*Set of tasks*:
a) Translate this sentence from the jacket thread into Spanish: "It maybe different on the AK line, but my biggest complaint with Burton has been their lack of mesh on vents."
b) In the jacket thread, what size does Justin say he has in the Oakley jacket?
c) Return the part of the jacket thread from "Oakley Sort Lite" to "with a meduim.".

Recently heard of Homeschool, Outdoor Research and Mountain Hardwear


----------



## Justin (Jun 2, 2010)

Oakley Sort Lite Mens Shell Ski Jacket 2011,
i have the green one. im 6'6", 200lbs, seems very well made minus the wrist gaiters could be better. i have a large and the sleaves are prefect lenght, down to about my thumb nuckle. you could prob get away with a meduim.

i find that ski brands fit better cause they are generally longer fit.


----------



## bseracka (Nov 14, 2011)

Westbeach, Bonfire


----------



## KIRKRIDER (Mar 18, 2008)

Jackets and Vests - Men's Apparel - Mammut


----------



## Riley212 (Nov 9, 2011)

Any of burton AK goretex stuff, can't beat goretex, the AK line is as tough as they come and not to baggy.


----------



## bseracka (Nov 14, 2011)

It maybe different on the AK line, but my biggest complaint with Burton has been their lack of mesh on vents.

*Dataset records*:
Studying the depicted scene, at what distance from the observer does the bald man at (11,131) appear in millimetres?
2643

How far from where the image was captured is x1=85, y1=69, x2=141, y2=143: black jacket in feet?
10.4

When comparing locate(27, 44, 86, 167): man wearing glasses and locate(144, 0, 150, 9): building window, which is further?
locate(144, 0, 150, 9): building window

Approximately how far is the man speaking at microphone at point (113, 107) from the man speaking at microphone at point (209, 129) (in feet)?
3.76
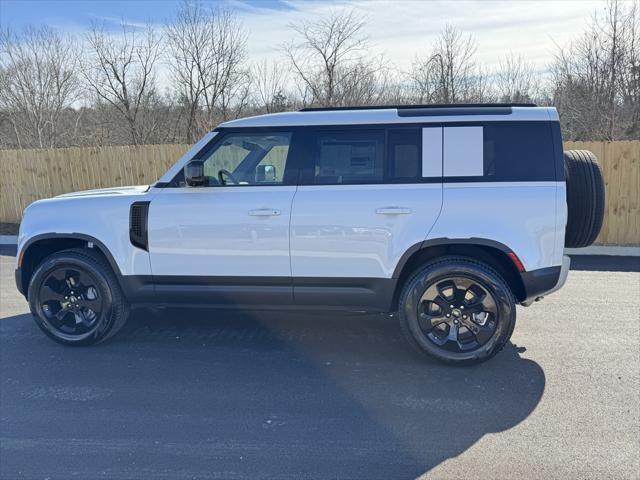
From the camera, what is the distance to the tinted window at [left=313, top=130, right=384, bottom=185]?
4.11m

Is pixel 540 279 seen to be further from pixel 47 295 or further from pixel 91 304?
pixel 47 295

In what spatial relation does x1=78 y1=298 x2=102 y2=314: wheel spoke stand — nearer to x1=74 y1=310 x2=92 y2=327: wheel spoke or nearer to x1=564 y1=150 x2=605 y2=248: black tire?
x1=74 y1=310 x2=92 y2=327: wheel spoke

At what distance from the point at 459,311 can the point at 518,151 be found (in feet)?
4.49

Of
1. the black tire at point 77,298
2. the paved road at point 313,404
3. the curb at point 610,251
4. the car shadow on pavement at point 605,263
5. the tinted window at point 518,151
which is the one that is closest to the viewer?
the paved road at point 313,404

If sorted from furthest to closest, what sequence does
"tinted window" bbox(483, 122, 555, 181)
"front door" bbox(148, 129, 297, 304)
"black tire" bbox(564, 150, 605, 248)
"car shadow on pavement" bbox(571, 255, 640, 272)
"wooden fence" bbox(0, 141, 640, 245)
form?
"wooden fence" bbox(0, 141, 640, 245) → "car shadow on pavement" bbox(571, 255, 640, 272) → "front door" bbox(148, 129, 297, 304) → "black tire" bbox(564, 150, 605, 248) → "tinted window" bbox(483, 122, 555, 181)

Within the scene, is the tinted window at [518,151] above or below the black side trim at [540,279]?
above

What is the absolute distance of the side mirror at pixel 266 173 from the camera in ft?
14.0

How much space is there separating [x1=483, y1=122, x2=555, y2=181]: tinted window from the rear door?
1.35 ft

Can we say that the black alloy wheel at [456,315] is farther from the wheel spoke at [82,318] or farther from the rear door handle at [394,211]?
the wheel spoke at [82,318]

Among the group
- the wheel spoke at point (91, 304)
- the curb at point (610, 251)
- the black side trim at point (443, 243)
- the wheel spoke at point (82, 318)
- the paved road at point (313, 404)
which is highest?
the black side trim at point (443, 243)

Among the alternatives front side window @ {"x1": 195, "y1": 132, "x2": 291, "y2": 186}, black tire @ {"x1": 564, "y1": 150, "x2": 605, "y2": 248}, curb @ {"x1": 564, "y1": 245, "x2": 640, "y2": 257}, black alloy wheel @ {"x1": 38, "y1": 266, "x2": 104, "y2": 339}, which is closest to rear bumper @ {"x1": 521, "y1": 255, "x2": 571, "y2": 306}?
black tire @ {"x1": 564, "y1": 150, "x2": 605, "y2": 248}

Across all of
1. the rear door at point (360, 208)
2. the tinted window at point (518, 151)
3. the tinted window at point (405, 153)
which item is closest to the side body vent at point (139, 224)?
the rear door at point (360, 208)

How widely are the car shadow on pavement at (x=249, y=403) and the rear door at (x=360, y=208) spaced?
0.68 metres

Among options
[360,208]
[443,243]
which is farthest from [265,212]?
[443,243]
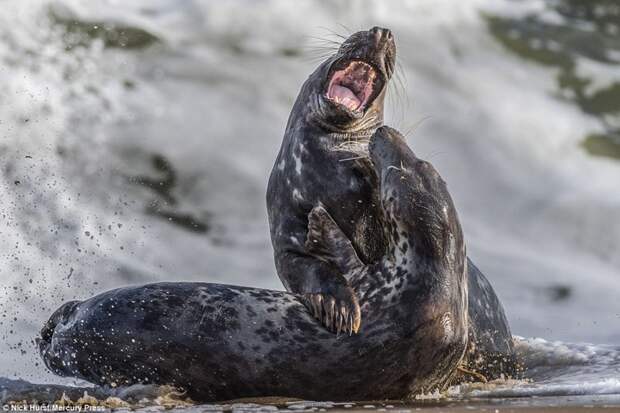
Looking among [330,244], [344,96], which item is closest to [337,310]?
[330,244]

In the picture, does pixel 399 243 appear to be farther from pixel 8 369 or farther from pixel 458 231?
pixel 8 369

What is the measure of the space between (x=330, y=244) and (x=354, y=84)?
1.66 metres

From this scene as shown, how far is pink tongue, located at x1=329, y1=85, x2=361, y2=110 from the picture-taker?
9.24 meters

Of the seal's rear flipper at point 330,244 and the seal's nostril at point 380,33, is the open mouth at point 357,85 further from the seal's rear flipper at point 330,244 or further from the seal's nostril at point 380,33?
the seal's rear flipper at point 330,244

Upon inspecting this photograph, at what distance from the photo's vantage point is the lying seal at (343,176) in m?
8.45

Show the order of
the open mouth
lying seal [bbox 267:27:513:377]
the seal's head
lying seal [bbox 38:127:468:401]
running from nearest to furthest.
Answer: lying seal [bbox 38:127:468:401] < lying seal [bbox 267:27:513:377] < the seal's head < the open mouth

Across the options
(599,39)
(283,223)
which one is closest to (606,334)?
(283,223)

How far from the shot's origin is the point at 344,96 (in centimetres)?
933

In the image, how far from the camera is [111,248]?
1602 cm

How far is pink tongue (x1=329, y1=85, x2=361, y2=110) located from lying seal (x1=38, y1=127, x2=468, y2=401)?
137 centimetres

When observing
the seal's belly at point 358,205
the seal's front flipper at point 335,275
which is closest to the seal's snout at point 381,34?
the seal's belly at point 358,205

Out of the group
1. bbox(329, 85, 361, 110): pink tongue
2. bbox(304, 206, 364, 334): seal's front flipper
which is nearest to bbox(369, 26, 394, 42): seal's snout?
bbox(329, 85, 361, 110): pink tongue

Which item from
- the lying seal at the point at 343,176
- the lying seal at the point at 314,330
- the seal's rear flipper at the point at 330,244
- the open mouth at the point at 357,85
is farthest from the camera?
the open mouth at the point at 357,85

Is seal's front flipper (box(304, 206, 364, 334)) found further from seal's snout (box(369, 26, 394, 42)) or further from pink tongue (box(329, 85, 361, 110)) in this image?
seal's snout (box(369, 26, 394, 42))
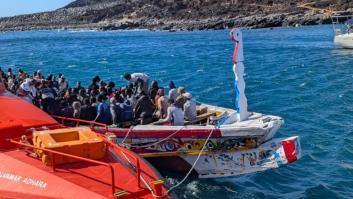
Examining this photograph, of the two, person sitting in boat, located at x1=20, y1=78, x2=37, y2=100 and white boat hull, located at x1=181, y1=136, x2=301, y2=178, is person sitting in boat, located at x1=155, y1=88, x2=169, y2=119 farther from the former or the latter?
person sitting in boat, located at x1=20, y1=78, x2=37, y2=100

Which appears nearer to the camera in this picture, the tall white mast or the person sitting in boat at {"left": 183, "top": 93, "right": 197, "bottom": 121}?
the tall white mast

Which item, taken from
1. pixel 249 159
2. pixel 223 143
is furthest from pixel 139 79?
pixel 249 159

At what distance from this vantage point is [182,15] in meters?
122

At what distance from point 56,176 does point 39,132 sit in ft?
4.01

*Answers to the exercise*:
a) Puede que sea diferente en la línea AK, pero mi mayor queja con Burton ha sido la falta de malla en las ventilaciones.

b) A large.

c)
Oakley Sort Lite Mens Shell Ski Jacket 2011,
i have the green one. im 6'6", 200lbs, seems very well made minus the wrist gaiters could be better. i have a large and the sleaves are prefect lenght, down to about my thumb nuckle. you could prob get away with a meduim.